Another is that the optimum is that it is implemented in Javascript in order to be able to be executed in a web browser, but Java code would be adequate (i.e. executing as a Java applet).
Grammar:
program
: (variable | function)*
statement*
;
variable
: IDENT ('=' expression)? ';'
;
type
: 'int'
| 'boolean'
| 'String'
| 'char'
;
statement
: assignmentStatement
| ifStatement
;
ifStatement
: 'if' '(' expression ')' '{' statement+ '}'
('else if' '(' expression ')' '{' statement+)* '}'
('else' '{' statement+)? '}'
;
assignmentStatement
: IDENT '=' expression ';'
;
returnStatement
: 'return' expression ';'
;
function
: 'function' IDENT '(' parameters? ')' '{'
(statement|returnStatement)*
'}'
;
parameters
: IDENT (',' IDENT)*
;
term
: IDENT
| '(' expression ')'
| INTEGER
;
negation
: '-' -> NEGATION
;
unary
: ('+'! | negation^)* term
;
mult
: unary (('*' | '/' | 'mod') unary)*
;
add
: mult (('+' | '-') mult)*
;
relation
: add (('=' | '/=' | '<' | '<=' | '>=' | '>') add)*
;
expression
: relation (('and' | 'or') relation)*
;
fragment LETTER : ('a'..'z' | 'A'..'Z') ;
fragment DIGIT : '0'..'9';
INTEGER : DIGIT+ ;
IDENT : LETTER (LETTER | DIGIT)*;
WS : (' ' | '\t' | '\n' | '\r' | '\f')+ {$channel = HIDDEN;};
COMMENT : '//' .* ('\n'|'\r') {$channel = HIDDEN;};
[OP: ... (or any other tool)]
You use the phrase term rewriting and then show an interesting example of incrementally processing the source code for a program by substituting values and doing constant folding to produce the final program answer.
Abstractly, what you want from a term rewriting system is the ability to start with a set of "term rewrite" rules, that in essence specify
if you see this, replace it by that
e.g.
" if (true) then ... " ==> " ... "
and apply those rules in an organized way, repeatedly, until some stopping condition is achieved (often being "no more rules apply").
There are two ways to implement term rewriting, both starting with a term (the program's AST in your case), and producing the same result. The difference is in how the rewrite rules are actually implemented.
__________
Instruction A: In the listing, rename "smiling face" to "happy face" throughout the stretch from the line containing "As seen in the" through the line containing "1.31 meters", and give those lines back with nothing else altered.
__________
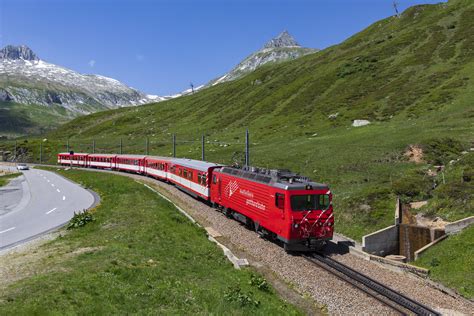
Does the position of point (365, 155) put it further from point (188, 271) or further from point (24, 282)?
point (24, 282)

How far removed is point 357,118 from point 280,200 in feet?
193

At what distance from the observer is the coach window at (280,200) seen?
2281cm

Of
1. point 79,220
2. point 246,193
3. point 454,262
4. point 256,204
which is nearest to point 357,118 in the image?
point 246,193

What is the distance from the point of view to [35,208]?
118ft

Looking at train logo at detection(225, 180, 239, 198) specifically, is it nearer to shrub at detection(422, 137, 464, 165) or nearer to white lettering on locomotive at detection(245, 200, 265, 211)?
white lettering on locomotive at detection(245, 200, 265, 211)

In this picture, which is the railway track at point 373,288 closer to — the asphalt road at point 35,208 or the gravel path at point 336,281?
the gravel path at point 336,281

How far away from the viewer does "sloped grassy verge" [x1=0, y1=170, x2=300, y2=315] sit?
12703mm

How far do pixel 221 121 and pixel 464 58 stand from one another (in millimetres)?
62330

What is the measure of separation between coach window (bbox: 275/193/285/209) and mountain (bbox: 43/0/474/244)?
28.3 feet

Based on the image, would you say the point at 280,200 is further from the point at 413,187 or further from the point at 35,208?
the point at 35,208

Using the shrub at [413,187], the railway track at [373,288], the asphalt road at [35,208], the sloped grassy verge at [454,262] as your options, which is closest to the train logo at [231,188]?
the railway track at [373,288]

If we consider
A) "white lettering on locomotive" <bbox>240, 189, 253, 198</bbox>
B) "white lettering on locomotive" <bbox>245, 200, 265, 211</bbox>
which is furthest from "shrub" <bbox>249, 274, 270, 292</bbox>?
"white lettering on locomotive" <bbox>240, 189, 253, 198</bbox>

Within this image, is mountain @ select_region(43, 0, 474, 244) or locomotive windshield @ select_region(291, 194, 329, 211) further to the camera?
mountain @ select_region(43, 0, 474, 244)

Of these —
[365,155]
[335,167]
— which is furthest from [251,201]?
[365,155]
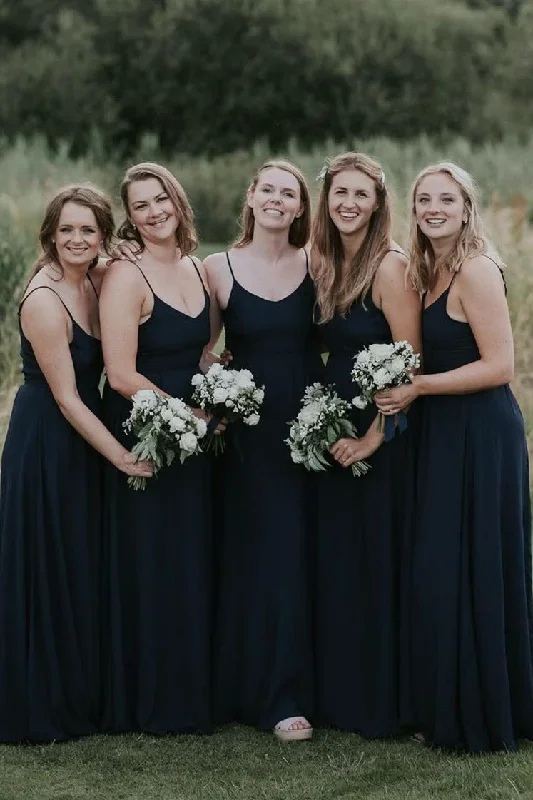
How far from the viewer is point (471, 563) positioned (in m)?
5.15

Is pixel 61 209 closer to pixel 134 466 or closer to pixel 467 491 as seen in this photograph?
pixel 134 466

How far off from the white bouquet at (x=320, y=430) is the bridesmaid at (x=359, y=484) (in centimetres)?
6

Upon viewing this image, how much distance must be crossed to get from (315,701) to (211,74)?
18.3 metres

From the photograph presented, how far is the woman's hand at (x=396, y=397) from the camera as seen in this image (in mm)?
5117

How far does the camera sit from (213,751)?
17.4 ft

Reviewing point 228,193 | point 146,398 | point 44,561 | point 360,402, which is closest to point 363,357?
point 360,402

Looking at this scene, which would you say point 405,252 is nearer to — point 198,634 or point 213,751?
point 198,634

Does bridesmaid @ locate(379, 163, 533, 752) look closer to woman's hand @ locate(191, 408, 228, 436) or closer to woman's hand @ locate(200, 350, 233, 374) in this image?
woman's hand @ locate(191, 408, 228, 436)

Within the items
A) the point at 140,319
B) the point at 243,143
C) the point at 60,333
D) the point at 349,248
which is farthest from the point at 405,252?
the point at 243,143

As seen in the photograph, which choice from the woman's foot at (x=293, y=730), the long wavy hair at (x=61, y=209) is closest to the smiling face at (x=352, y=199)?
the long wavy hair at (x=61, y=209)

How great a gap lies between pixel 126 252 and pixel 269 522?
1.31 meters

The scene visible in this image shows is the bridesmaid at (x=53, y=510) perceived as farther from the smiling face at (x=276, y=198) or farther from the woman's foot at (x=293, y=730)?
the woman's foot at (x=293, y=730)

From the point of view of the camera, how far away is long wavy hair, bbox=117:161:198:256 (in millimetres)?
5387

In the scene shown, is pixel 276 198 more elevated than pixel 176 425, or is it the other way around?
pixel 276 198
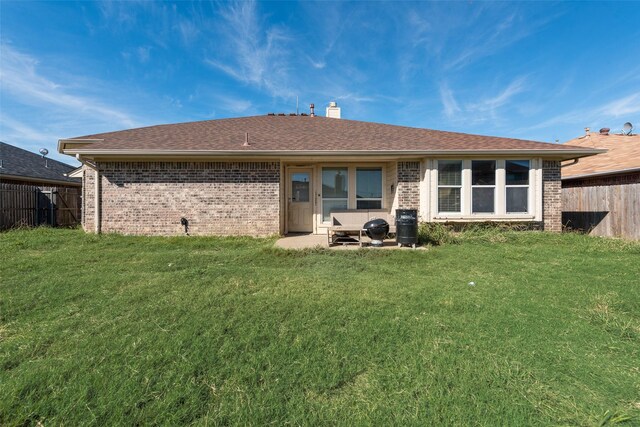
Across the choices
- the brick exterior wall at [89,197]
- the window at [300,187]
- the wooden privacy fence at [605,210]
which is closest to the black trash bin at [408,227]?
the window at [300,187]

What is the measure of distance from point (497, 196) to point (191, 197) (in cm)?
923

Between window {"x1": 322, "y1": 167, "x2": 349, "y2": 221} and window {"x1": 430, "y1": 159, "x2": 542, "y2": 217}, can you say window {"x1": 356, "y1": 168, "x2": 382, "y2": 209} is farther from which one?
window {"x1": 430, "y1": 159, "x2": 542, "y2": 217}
__________
Instruction B: From the post on grammars and term rewriting, pull out the stretch from "and apply those" through "are actually implemented." word for word.

Task answer A:
As seen in the photograph, which choice from the woman's foot at (x=293, y=730), the long wavy hair at (x=61, y=209) is closest to the happy face at (x=352, y=199)?
the long wavy hair at (x=61, y=209)

How great a gap lies between pixel 126 252 and pixel 269 522?
1.31 meters

Task answer B:
and apply those rules in an organized way, repeatedly, until some stopping condition is achieved (often being "no more rules apply").
There are two ways to implement term rewriting, both starting with a term (the program's AST in your case), and producing the same result. The difference is in how the rewrite rules are actually implemented.